**Brano scelto:**

........

Scriv-endo: l’auto-biografia, la diarioterapia, la poesia e pensieri sulla carta

Chi scrive e che scribacchia, per diletto o per mestiere, già sa che la scrittura aiuta. Chi ancora non lo sapesse può trovare in me una buona interlocutrice per iniziare a sfruttare questo potenziale immenso.

Sin dalla notte dei tempi, l’uomo ha utilizzato il disegno e poi la scrittura per esprimere ciò che è altrimenti inesprimibile, per portare “fuori di sé” qualcosa che sente premere dall’interno. Dai primi dipinti nelle caverne alle prime parole incise sulle pietra, fino alla scrittura su carta e poi al computer, ciò ha sempre ridotto le sue paure, dato forma alle sue ansie, fatto emergere i suoi bisogni espressivo/creativi, permesso di elaborare meglio emozioni e stati d’animo.

Il racconto autobiografico nello specifico è da sempre presente nella storia dell’umanità. In ogni epoca culturale l’essere umano sente la necessità di fissare alcune tappe del proprio sviluppo personale, della propria esperienza, per delineare in modo duraturo il proprio vissuto.

........

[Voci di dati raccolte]
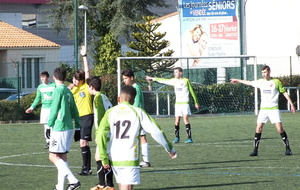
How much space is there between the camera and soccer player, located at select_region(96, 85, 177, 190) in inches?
319

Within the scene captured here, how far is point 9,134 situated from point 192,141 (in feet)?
21.5

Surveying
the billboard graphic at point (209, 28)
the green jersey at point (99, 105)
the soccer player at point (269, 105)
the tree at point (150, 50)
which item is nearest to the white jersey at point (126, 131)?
the green jersey at point (99, 105)

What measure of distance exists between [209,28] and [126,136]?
29684 mm

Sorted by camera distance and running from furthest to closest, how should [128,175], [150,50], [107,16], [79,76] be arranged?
[107,16], [150,50], [79,76], [128,175]

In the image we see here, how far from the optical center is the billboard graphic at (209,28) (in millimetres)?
36219

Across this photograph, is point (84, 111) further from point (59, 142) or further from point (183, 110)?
point (183, 110)

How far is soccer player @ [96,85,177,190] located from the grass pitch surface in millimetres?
2986

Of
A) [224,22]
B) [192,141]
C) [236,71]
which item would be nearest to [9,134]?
[192,141]

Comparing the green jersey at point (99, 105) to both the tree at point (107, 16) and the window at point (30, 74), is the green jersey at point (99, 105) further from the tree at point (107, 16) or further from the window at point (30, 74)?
the tree at point (107, 16)

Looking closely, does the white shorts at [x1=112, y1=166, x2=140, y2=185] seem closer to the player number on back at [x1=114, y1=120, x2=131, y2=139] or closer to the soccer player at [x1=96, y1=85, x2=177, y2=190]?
the soccer player at [x1=96, y1=85, x2=177, y2=190]

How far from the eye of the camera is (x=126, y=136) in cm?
814

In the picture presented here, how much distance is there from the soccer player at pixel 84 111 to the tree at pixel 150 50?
1915 centimetres

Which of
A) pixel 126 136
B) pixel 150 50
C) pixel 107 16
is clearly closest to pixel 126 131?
pixel 126 136

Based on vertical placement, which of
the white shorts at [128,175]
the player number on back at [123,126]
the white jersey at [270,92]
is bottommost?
the white shorts at [128,175]
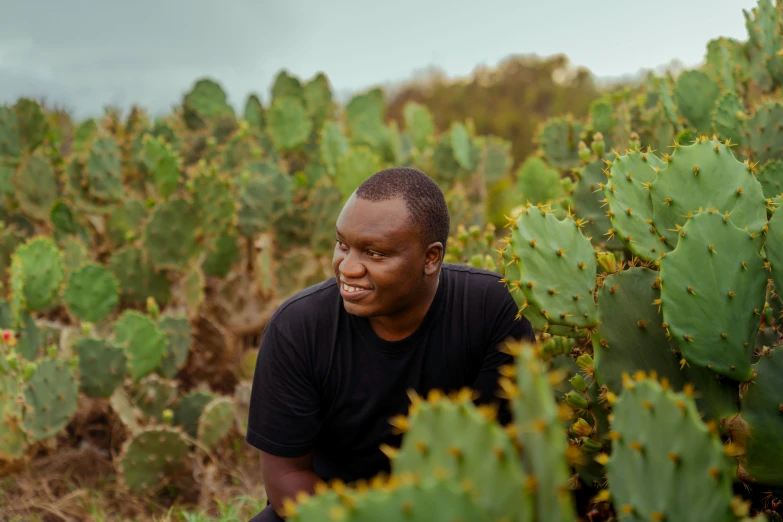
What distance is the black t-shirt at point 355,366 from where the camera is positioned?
196 centimetres

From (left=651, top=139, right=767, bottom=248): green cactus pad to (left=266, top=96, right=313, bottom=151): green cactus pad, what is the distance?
457cm

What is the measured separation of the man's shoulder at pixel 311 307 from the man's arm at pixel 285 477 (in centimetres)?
36

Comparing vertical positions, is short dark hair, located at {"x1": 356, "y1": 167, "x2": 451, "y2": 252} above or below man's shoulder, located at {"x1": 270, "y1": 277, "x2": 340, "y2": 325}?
above

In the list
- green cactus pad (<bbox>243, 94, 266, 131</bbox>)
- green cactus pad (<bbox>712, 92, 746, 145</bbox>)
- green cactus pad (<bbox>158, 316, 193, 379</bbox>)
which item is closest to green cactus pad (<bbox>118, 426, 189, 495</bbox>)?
green cactus pad (<bbox>158, 316, 193, 379</bbox>)

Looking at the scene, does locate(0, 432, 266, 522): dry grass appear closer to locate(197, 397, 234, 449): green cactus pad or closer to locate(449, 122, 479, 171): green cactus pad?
locate(197, 397, 234, 449): green cactus pad

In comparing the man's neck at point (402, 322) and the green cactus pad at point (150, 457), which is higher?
the man's neck at point (402, 322)

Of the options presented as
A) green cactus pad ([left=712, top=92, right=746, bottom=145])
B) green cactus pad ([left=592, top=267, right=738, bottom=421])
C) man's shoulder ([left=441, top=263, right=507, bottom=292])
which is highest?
green cactus pad ([left=712, top=92, right=746, bottom=145])

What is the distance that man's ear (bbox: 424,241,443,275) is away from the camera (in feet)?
6.21

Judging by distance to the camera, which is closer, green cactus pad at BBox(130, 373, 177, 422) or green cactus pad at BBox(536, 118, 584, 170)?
green cactus pad at BBox(130, 373, 177, 422)

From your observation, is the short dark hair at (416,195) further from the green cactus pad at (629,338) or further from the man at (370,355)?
the green cactus pad at (629,338)

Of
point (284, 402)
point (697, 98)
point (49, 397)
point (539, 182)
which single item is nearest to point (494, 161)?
point (539, 182)

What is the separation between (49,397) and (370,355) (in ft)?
6.41

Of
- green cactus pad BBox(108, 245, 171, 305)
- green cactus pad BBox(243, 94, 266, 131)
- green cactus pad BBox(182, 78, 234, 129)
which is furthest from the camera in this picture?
green cactus pad BBox(182, 78, 234, 129)

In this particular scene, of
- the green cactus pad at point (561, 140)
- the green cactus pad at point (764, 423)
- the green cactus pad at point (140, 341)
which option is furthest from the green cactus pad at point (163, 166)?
the green cactus pad at point (764, 423)
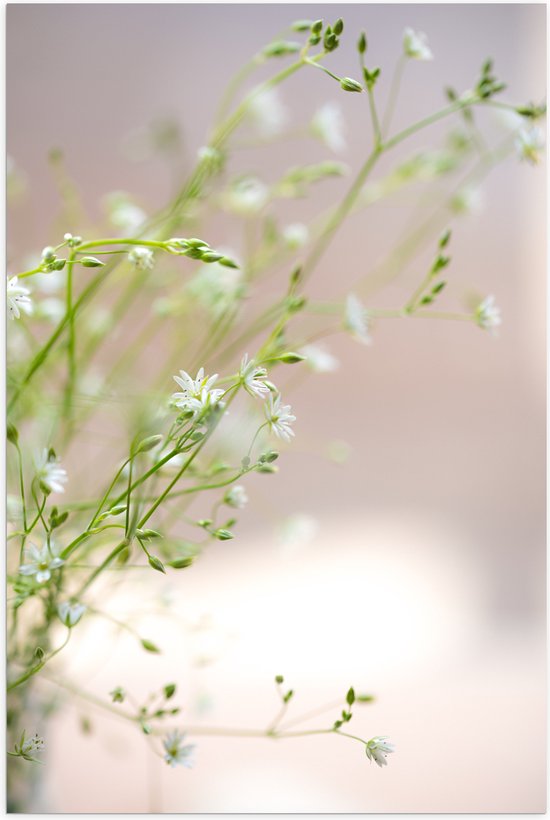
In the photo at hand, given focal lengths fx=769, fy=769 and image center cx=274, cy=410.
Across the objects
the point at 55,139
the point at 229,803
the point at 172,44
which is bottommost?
the point at 229,803

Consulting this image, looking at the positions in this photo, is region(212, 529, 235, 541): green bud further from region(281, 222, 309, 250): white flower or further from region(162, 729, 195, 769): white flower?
region(281, 222, 309, 250): white flower

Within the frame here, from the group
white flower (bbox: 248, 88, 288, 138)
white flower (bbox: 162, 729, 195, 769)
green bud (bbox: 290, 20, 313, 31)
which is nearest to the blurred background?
white flower (bbox: 248, 88, 288, 138)

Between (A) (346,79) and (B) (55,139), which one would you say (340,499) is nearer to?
(B) (55,139)

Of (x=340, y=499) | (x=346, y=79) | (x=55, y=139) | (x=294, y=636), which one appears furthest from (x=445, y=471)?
(x=346, y=79)

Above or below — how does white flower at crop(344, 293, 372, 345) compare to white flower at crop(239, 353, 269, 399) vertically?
above

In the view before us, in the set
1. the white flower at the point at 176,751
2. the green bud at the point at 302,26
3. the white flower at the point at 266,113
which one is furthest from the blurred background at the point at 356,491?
the white flower at the point at 176,751

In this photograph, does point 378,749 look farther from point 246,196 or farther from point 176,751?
point 246,196
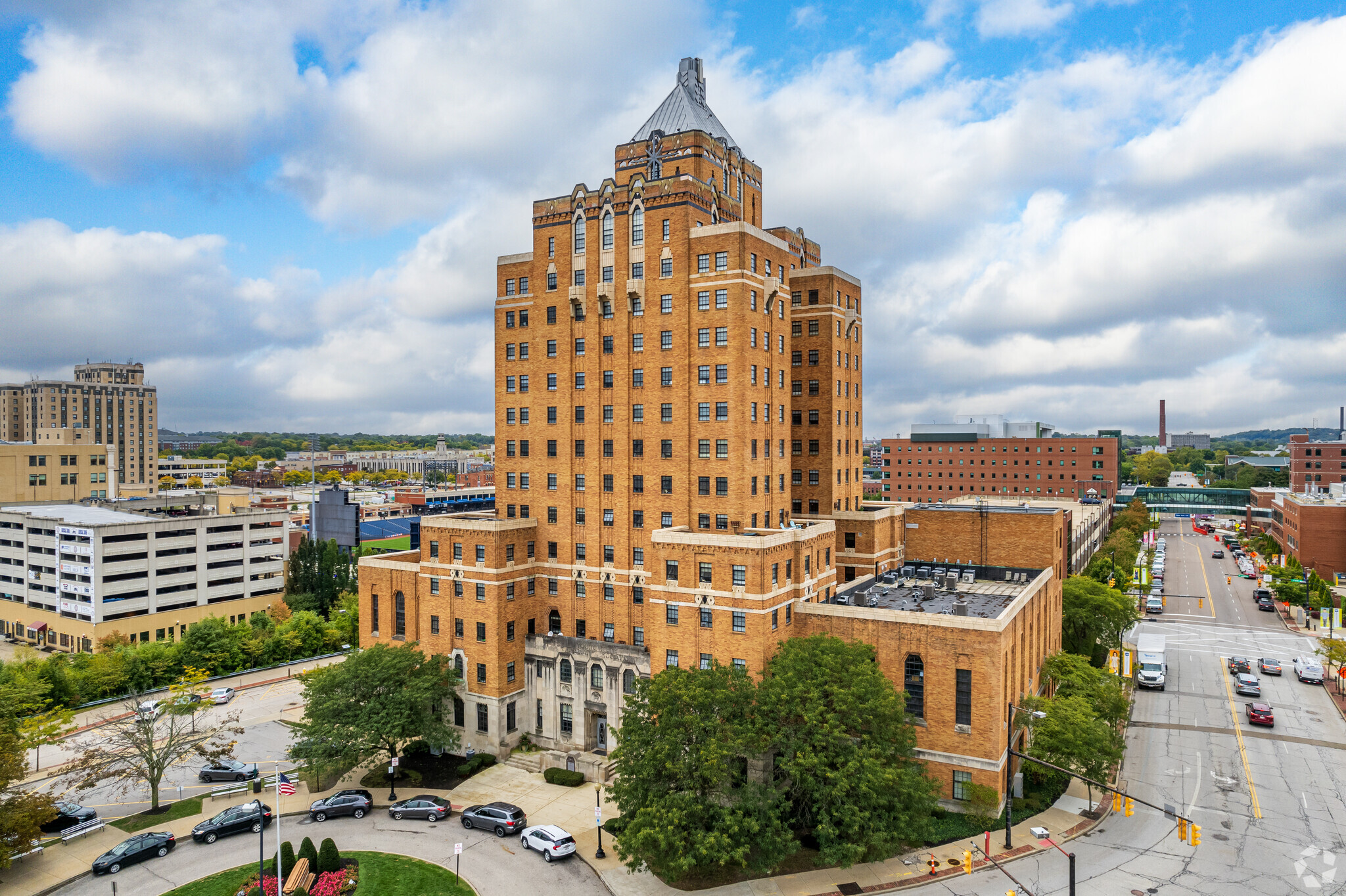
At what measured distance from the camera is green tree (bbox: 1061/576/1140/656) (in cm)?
7981

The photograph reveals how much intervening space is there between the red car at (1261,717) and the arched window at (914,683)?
120ft

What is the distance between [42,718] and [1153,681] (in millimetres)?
94037

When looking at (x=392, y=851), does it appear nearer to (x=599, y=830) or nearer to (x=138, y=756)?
(x=599, y=830)

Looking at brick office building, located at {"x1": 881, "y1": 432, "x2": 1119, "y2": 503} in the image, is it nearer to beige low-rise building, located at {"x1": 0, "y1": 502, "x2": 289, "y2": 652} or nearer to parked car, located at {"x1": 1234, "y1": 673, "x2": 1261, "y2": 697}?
parked car, located at {"x1": 1234, "y1": 673, "x2": 1261, "y2": 697}

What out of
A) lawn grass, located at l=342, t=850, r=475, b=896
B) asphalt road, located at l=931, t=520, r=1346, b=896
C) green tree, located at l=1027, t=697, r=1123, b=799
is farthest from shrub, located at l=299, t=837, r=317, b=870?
green tree, located at l=1027, t=697, r=1123, b=799

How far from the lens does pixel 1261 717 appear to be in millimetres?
66688

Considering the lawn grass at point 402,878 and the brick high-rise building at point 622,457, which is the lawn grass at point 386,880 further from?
the brick high-rise building at point 622,457

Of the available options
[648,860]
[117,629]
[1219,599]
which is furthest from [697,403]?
[1219,599]

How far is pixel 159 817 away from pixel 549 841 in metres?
27.8

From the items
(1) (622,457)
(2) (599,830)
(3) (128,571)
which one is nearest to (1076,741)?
(2) (599,830)

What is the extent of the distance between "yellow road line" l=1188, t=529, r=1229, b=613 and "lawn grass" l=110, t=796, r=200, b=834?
12278 cm

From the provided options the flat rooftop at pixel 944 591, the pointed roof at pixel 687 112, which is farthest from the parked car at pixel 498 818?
the pointed roof at pixel 687 112

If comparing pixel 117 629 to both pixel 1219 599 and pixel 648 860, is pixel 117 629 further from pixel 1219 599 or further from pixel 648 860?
pixel 1219 599

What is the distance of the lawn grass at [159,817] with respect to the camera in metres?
51.1
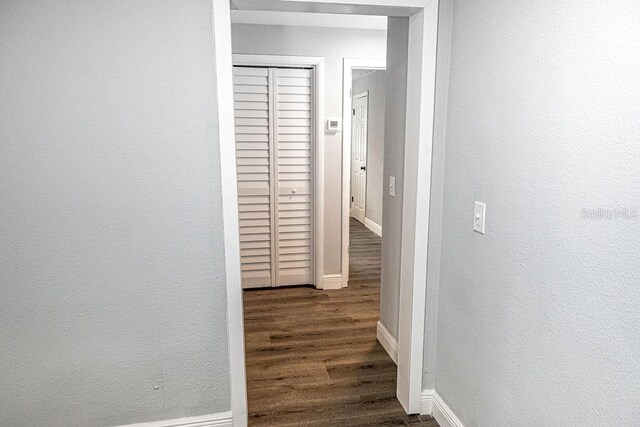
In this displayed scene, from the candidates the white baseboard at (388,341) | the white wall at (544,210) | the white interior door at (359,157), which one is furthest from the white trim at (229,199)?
the white interior door at (359,157)

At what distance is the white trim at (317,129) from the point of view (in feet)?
12.3

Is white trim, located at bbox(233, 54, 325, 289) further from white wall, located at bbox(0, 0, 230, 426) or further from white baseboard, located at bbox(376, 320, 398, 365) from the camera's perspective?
white wall, located at bbox(0, 0, 230, 426)

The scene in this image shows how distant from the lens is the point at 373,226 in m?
6.86

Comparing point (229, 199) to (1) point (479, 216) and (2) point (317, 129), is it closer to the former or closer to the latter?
(1) point (479, 216)

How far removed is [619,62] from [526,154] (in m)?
0.41

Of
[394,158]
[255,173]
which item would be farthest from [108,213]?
[255,173]

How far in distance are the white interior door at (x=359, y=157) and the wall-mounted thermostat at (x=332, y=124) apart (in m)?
3.26

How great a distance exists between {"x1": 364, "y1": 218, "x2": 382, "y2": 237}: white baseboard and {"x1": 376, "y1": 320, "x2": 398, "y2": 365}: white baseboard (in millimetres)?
3570

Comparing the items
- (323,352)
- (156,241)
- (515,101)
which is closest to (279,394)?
(323,352)

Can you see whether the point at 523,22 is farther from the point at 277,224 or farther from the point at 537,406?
the point at 277,224

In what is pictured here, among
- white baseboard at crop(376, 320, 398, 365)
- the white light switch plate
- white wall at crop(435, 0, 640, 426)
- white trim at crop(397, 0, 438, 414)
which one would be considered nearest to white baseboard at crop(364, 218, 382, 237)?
white baseboard at crop(376, 320, 398, 365)

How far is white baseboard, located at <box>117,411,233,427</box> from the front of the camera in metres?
2.04

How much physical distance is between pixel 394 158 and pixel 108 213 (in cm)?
159

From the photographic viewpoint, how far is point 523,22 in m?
1.48
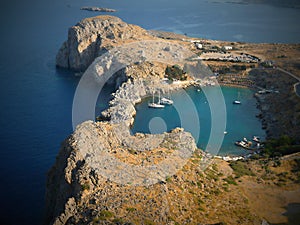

........

**Consegna:** Secondo il brano, a che scopo l'essere umano sente il bisogno di fissare alcune tappe del proprio sviluppo personale? Il materiale non ha niente a che fare con il brano.

**Risposta scritta:** Per delineare in modo duraturo il proprio vissuto.